Content starts
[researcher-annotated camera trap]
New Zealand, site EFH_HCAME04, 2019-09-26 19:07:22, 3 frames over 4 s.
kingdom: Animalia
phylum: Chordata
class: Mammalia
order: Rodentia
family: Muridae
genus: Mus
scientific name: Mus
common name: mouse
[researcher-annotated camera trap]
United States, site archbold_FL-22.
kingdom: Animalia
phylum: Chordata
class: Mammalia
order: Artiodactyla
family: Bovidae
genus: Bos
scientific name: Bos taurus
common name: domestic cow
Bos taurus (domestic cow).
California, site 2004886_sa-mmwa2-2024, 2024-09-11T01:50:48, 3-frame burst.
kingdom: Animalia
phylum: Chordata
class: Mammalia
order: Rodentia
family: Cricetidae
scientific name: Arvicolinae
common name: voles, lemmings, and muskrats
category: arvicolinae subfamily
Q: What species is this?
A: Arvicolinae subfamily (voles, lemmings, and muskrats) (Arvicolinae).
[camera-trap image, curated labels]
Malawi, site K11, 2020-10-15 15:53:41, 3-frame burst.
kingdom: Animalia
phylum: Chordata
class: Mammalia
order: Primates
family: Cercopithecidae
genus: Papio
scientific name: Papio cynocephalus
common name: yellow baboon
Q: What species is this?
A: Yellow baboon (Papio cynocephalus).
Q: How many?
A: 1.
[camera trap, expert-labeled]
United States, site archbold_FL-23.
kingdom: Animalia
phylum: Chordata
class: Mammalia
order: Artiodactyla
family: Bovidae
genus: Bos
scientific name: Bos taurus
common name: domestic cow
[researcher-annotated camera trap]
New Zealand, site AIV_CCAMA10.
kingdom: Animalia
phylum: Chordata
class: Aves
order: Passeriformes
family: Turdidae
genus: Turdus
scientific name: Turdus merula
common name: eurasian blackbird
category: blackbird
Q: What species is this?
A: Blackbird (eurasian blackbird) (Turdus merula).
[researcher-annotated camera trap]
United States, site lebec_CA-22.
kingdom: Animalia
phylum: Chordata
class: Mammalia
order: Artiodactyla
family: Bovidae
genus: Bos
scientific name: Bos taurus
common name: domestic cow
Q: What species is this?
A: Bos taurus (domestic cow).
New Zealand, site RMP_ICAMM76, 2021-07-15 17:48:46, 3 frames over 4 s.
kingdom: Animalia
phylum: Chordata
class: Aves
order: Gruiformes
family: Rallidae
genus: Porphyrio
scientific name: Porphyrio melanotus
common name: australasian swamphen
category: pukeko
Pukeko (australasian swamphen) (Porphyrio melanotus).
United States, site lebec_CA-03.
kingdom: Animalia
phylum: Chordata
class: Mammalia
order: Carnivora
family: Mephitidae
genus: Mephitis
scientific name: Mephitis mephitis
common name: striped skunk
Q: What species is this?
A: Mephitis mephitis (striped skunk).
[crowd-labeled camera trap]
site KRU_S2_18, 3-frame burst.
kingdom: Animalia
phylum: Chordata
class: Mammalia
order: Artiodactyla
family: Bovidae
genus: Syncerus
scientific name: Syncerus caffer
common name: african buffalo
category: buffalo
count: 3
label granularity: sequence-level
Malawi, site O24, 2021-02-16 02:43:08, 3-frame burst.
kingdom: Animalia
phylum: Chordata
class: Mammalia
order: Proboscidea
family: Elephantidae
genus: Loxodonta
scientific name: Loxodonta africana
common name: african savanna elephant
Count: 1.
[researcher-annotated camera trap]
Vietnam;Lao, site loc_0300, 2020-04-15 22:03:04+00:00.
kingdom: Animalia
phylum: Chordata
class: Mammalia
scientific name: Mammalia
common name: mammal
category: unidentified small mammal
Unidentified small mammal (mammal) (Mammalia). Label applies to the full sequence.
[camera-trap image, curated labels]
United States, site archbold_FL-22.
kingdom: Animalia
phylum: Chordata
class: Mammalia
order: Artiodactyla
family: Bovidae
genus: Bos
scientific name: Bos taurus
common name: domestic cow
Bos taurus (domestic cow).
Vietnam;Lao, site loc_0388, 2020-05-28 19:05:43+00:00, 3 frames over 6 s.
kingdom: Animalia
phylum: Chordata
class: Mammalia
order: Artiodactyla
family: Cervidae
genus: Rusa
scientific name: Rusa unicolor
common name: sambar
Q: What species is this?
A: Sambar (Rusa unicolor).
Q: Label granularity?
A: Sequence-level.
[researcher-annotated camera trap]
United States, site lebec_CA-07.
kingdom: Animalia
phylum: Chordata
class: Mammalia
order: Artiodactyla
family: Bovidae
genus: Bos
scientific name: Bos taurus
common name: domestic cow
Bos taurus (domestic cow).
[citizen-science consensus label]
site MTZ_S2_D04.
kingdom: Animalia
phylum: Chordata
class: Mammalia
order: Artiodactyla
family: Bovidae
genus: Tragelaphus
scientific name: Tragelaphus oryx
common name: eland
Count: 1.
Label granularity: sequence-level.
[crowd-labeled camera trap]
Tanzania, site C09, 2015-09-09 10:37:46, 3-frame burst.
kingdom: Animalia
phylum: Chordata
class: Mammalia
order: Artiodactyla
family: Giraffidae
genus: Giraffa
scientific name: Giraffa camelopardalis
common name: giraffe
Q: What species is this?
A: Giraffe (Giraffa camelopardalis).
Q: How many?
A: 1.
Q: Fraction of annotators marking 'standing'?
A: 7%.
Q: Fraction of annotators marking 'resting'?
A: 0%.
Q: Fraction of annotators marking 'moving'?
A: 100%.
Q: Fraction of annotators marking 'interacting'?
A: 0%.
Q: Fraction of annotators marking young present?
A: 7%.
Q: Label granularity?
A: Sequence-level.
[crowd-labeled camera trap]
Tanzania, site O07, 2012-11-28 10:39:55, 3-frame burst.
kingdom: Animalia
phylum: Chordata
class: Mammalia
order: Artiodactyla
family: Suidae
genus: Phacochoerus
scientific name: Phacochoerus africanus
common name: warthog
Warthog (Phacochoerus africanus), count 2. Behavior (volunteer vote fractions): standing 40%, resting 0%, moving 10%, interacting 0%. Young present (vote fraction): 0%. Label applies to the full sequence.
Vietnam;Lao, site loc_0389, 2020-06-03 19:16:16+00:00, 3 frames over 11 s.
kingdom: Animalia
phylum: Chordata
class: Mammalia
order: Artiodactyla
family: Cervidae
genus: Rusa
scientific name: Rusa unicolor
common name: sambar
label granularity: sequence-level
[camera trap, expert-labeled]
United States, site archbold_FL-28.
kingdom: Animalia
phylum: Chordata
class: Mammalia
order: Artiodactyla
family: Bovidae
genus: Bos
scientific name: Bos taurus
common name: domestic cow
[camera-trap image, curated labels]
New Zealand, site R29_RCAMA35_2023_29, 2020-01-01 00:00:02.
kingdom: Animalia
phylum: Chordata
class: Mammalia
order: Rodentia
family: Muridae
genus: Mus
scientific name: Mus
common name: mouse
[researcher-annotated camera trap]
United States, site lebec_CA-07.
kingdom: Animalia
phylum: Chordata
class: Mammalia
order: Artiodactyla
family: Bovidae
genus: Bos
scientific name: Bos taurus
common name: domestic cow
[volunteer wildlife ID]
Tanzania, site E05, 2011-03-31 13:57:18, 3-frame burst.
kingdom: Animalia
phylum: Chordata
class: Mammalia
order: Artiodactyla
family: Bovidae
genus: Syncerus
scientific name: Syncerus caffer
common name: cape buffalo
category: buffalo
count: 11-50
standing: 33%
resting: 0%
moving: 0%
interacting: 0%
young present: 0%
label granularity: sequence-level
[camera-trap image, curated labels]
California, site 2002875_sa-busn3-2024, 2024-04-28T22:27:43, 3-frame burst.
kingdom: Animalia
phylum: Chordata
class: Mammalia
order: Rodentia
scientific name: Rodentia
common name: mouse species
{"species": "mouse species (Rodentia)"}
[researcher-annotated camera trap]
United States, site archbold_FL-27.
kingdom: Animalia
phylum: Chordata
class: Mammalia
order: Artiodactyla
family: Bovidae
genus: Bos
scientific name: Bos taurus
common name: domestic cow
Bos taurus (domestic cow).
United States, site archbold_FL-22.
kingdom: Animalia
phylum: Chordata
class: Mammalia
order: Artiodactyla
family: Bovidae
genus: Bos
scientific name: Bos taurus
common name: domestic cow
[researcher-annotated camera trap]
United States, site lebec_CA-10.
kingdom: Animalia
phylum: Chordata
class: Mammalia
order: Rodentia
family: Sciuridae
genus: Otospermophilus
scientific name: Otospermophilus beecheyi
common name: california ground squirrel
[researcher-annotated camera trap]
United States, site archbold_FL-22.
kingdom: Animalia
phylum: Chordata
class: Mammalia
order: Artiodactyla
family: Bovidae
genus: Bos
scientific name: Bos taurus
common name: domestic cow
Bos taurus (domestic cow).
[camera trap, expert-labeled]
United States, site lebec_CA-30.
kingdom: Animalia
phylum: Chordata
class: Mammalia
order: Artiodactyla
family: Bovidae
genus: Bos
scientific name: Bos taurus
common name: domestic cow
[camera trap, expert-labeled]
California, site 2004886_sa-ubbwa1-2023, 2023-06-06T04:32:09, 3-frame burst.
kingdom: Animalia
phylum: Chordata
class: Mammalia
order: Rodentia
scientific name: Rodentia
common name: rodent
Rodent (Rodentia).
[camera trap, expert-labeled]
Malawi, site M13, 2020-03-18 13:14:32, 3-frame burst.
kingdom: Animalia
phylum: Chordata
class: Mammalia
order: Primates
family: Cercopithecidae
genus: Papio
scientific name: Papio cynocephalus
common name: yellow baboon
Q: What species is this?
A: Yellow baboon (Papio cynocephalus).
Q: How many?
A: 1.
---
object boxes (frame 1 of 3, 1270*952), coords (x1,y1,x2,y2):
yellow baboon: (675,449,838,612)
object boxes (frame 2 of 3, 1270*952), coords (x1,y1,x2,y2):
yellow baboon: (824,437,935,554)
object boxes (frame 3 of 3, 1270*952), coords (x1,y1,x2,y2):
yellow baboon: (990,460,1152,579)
Content ends
WHAT IS EXPECTED: The answer should consist solely of the lines from the first line above through the one with "genus: Turdus", both included, repeated exactly.

FINAL ANSWER:
[researcher-annotated camera trap]
New Zealand, site EFH_HCAME04, 2019-09-26 19:07:22, 3 frames over 4 s.
kingdom: Animalia
phylum: Chordata
class: Mammalia
order: Rodentia
family: Muridae
genus: Mus
scientific name: Mus
common name: mouse
[researcher-annotated camera trap]
United States, site archbold_FL-22.
kingdom: Animalia
phylum: Chordata
class: Mammalia
order: Artiodactyla
family: Bovidae
genus: Bos
scientific name: Bos taurus
common name: domestic cow
Bos taurus (domestic cow).
California, site 2004886_sa-mmwa2-2024, 2024-09-11T01:50:48, 3-frame burst.
kingdom: Animalia
phylum: Chordata
class: Mammalia
order: Rodentia
family: Cricetidae
scientific name: Arvicolinae
common name: voles, lemmings, and muskrats
category: arvicolinae subfamily
Q: What species is this?
A: Arvicolinae subfamily (voles, lemmings, and muskrats) (Arvicolinae).
[camera-trap image, curated labels]
Malawi, site K11, 2020-10-15 15:53:41, 3-frame burst.
kingdom: Animalia
phylum: Chordata
class: Mammalia
order: Primates
family: Cercopithecidae
genus: Papio
scientific name: Papio cynocephalus
common name: yellow baboon
Q: What species is this?
A: Yellow baboon (Papio cynocephalus).
Q: How many?
A: 1.
[camera trap, expert-labeled]
United States, site archbold_FL-23.
kingdom: Animalia
phylum: Chordata
class: Mammalia
order: Artiodactyla
family: Bovidae
genus: Bos
scientific name: Bos taurus
common name: domestic cow
[researcher-annotated camera trap]
New Zealand, site AIV_CCAMA10.
kingdom: Animalia
phylum: Chordata
class: Aves
order: Passeriformes
family: Turdidae
genus: Turdus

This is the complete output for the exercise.